SAS provides a grid test program on the SAS support website that tests connectivity to all nodes in the grid. Run the program from a grid client. You can download the program from http://support.sas.com/rnd/scalability/grid/gridfunc.html#testprog. After you download the program, follow these steps:
  1. Copy and paste the grid test program into a Foundation SAS Display Manager session.
  2. If the application server associated with your logical grid server in your metadata is not named “SASMain”, change all occurrences of “SASMain” in the test program to the name of the application server that is associated with your logical grid server. For example, some SAS installations have named the application server “SASApp”, so all occurrences of SASMain should be replaced with “SASApp”.
  3. Submit the code.
The program attempts to start one remote SAS session for every job slot available in the grid. The program might start more than one job on multi-processor machines, because LSF assigns one job slot for each core by default.
Here are some problems that you might encounter when running the grid test program:
Grid Manager not licensed message
Make sure that your SID contains a license for SAS Grid Manager.
Grid Manager cannot be loaded message
Make sure that Platform Suite for SAS has been installed and that the LSF and PATH environment variables are defined properly.
Invalid resource requested message
The application server name or workload value has not been defined in the lsf.shared file. Also, make sure that you associate the value with the hosts that you want to run SAS programs in the lsf.cluster.<cluster_name> file.
The number of grid nodes is 0.
Possible reasons for this error include the following:
  • The application server name was not defined as a resource name in the lsf.shared file.
  • The application server name was not associated with any grid nodes in the lsf.cluster.<cluster_name> file.
  • The grid client where the job was submitted cannot communicate with the entire grid.
The number of grid nodes is not the same as the number of grid node machines.
As shipped, the number of grid nodes equals the number of job slots in the grid. By default, the number of job slots is equal to the number of cores, but the number of job slots for a grid node can be changed.

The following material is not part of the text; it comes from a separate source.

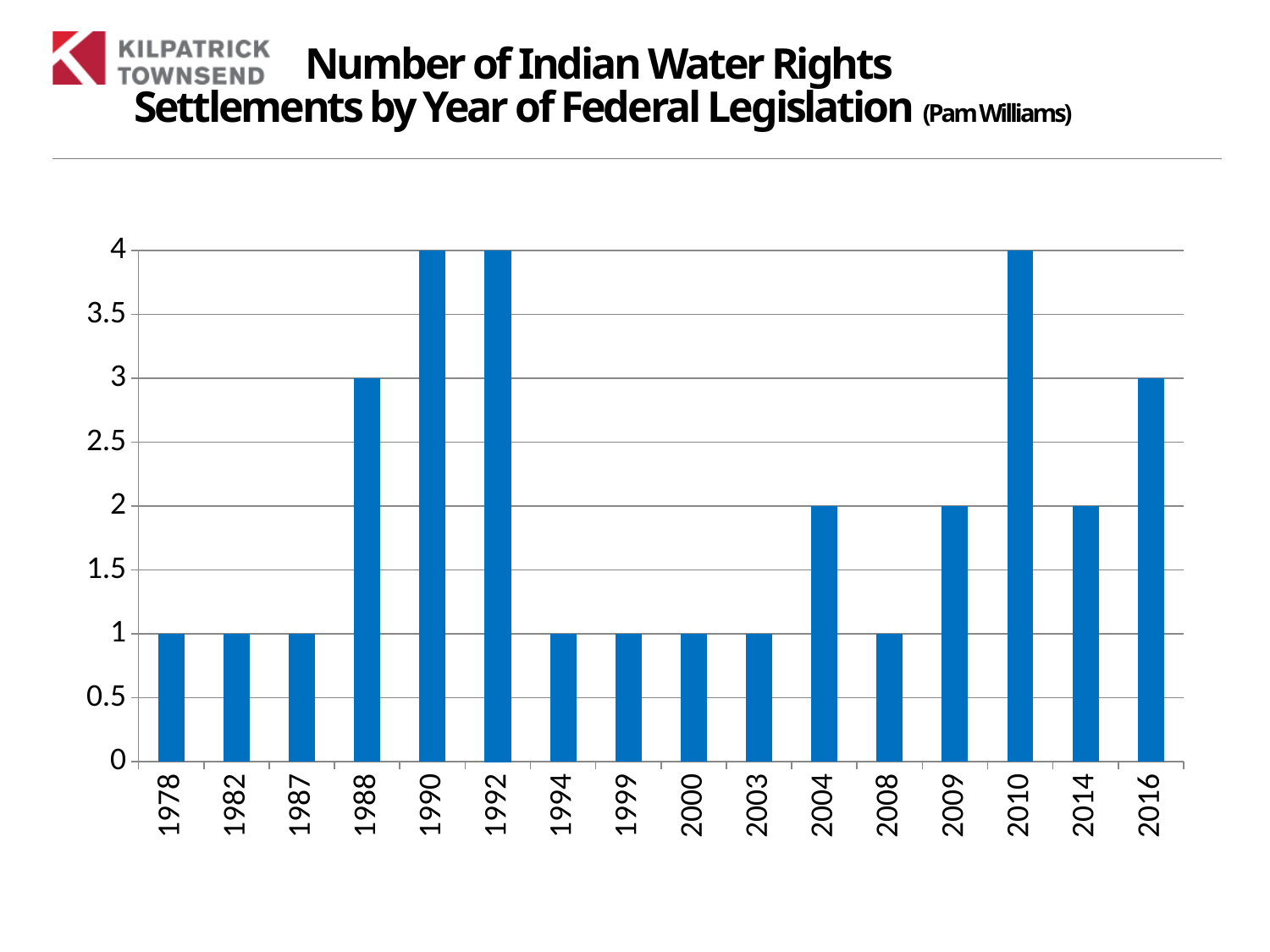
What is the difference between the values for 2010 and 2014? 2 What is the title of the chart? Number of Indian Water Rights Settlements by Year of Federal Legislation What is the value for 1988? 3 What is the value for 1978? 1 What is the value for 2016? 3 What is the value for 2010? 4 How many years are shown on the x axis? 16 What is the highest value shown on the chart? 4 What is the difference between the values for 1990 and 1988? 1 Which has a larger value, 1988 or 2004? 1988 What kind of chart is shown on the slide? bar chart What is the value for 2004? 2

Another explanation is that the application server name has not been associated with all the grid nodes in the lsf.cluster.<cluster_name> file.
Jobs fail to start.
Possible reasons for this problem include the following:
  • The grid command defined in the logical grid server metadata is either not valid on grid nodes or does not bring up SAS on the grid node when the command is run. To verify the command, log on to a grid node and run the command defined in the logical grid server definition. The command should attempt to start a SAS session on the grid node. However, the SAS session might not run successfully because grid parameters have not been included. Platform Suite for SAS provides a return code of 127 if the command to be executed is not found and a return code of 128 return code if the command is found, but there is a problem executing the command.

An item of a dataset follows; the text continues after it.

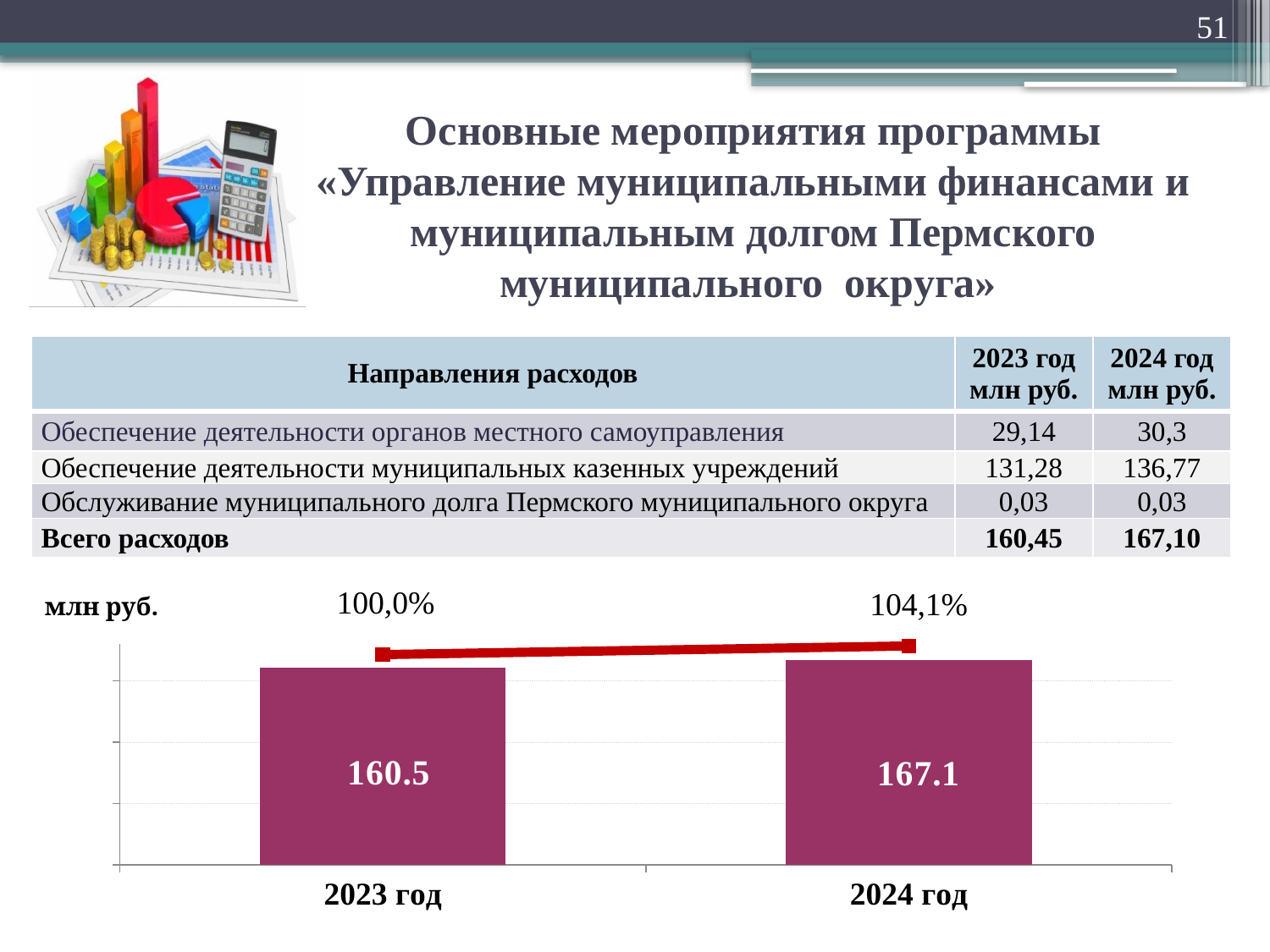
What is the value for 2023 год in the bar chart? 160.5 Do the bar values rise or fall from 2023 год to 2024 год? rise What is the difference between the 2024 год and 2023 год bar values? 6.6 How many bars are shown in the chart? 2 What percentage label is shown above the 2024 год bar on the line? 104,1% What is the value for 2024 год in the bar chart? 167.1 What percentage label is shown above the 2023 год bar on the line? 100,0% Which year has the lower bar in the chart? 2023 год What kind of chart is shown at the bottom of the slide? bar chart Which year has the higher bar in the chart? 2024 год Is the bar for 2024 год larger or smaller than the bar for 2023 год? larger What unit is indicated at the top left of the chart? млн руб.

  • Incorrect version of SAS installed on grid nodes. SAS 9.1.3 Service Pack 3 is the minimum supported version. A return code of 231 might be associated with this problem.
  • Unable to communicate between the grid client and grid nodes. Verify that the network is set up properly, using the information in Verifying the Network Setup .
Jobs run on machines that are supposed to be only grid clients.
By default, all machines that are listed in the lsf.cluster.<cluster_name> file are part of the grid and can process jobs. If you want a machine to be able to submit jobs to the grid (a grid client) but not be a machine that can process the job (a grid node), set its maximum job slots to 0 or use the Grid Manager plug-in to close the host.